▶ **PASSAGE**:
-- BEGIN --
What are the advantages of selling a house for cash?
Now that you’re familiar with the process of selling a house for cash, should you do it? Here are a few benefits that make this approach enticing.
Fast and guaranteed closing
Across the board, the main draws of a cash sale are speed and certainty. There’s always a chance a financed deal could fall through if the buyer doesn’t get approval for the loan or if the appraisal comes in lower than the contract price — a long and frustrating process may take a seller back to square one.
“With cash, you can close fast without any hassles,” says Lange. “With a mortgage, lenders can take 60 days, sometimes more, to clear everything — there are a lot of hoops to jump through.”
Check out this table for a snapshot of how much faster each step of a cash sale moves compared to a financed sale.
| Steps | Typical number of days for a cash sale | Typical number of days for a financed sale |
| Prepping | 0 | 30 – 90 |
| Getting an offer | 1 – 3 | 30 – 60 |
| Closing | 7 – 14 | 30 – 60 |
| Total: 8 -17 days | Total: 90 – 210 days |
Less stress
Selling a house can be stressful, but when working with a cash buyer, many of the common headaches and uncertainties of selling a home — such as staging, showings, and appraisals — are off the table, which means a simpler, more straightforward process.
Reduced fees
Although an investor’s offer will likely be lower than what you could get in a traditional sale, this can be offset by the money you don’t have to spend on commission, concessions, and prep work.
“In a retail market sale, most of the transactional costs, such as agent commissions for both listing and buyer’s agents and closing costs for escrow, fall on the seller,” noted Johell Aponte, founder and acquisitions manager with Move On House Buyers.
“Plus, the seller is often asked to support buyers with closing cost concessions, pre-listing repairs and updates, post-inspection repairs, and possible extended hold times, all of which can add up to substantial costs.” With a cash sale facilitated by a house-buying company, you can avoid these expenses.
-- END --
▶ **YOUR TASKS**:
- a) In the passage on selling a house for cash, how long does Lange say mortgage lenders can take to clear everything?
- b) Continue the passage on selling a house for cash, starting after its last sentence.

▶ **DATA ENTRIES**:
-- BEGIN --
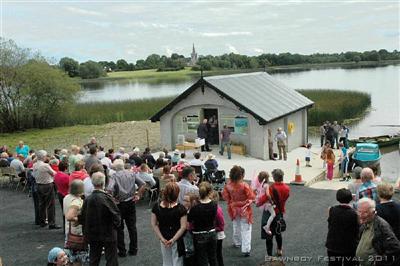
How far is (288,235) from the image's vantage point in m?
9.16

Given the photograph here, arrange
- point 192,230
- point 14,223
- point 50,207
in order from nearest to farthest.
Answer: point 192,230
point 50,207
point 14,223

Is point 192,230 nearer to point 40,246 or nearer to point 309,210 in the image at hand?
point 40,246

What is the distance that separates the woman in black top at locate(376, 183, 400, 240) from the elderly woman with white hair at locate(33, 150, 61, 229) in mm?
6714

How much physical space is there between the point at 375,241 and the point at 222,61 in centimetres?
11010

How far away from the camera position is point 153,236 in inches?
370

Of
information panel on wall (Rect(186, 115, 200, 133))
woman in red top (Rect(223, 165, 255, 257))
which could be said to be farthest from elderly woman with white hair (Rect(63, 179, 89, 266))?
information panel on wall (Rect(186, 115, 200, 133))

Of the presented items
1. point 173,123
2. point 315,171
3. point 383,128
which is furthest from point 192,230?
-- END --
▶ **PER-TASK OUTPUTS**:
- a) 60 days, sometimes more.

- b)
Flexible timeline
In addition to speed, a flexible schedule is another benefit of selling for cash. For example, if you need to close on your next home before moving, an investor or flipper will be more likely to delay possession after closing than a traditional buyer would.
Quicker path to your next home
Let’s say you’ve found the perfect home that checks off all the items on your list and is within your price range, but it’s getting a lot of interest and multiple offers. By taking a cash sale on your current house, you may be in a better position to secure your next home, because that seller won’t have to wait around for any contingencies or financing delays.
Zero repairs with “as is” sale
Some loan programs that a traditional buyer would use to purchase a home come with strict guidelines that can make fixer-uppers more difficult to sell.
“Many of the houses we purchase are not livable — the owners couldn’t get a loan even if they wanted to,” says Lange. “Sometimes the bank is knocking on their door, or there are eviction notices in the window. Cash gives them a way out.”
A cash buyer might make an offer that’s close to the list price, but then they often ask for pricey repairs at the inspection stage. When all is said and done, the final price might be up to 15% below fair market value.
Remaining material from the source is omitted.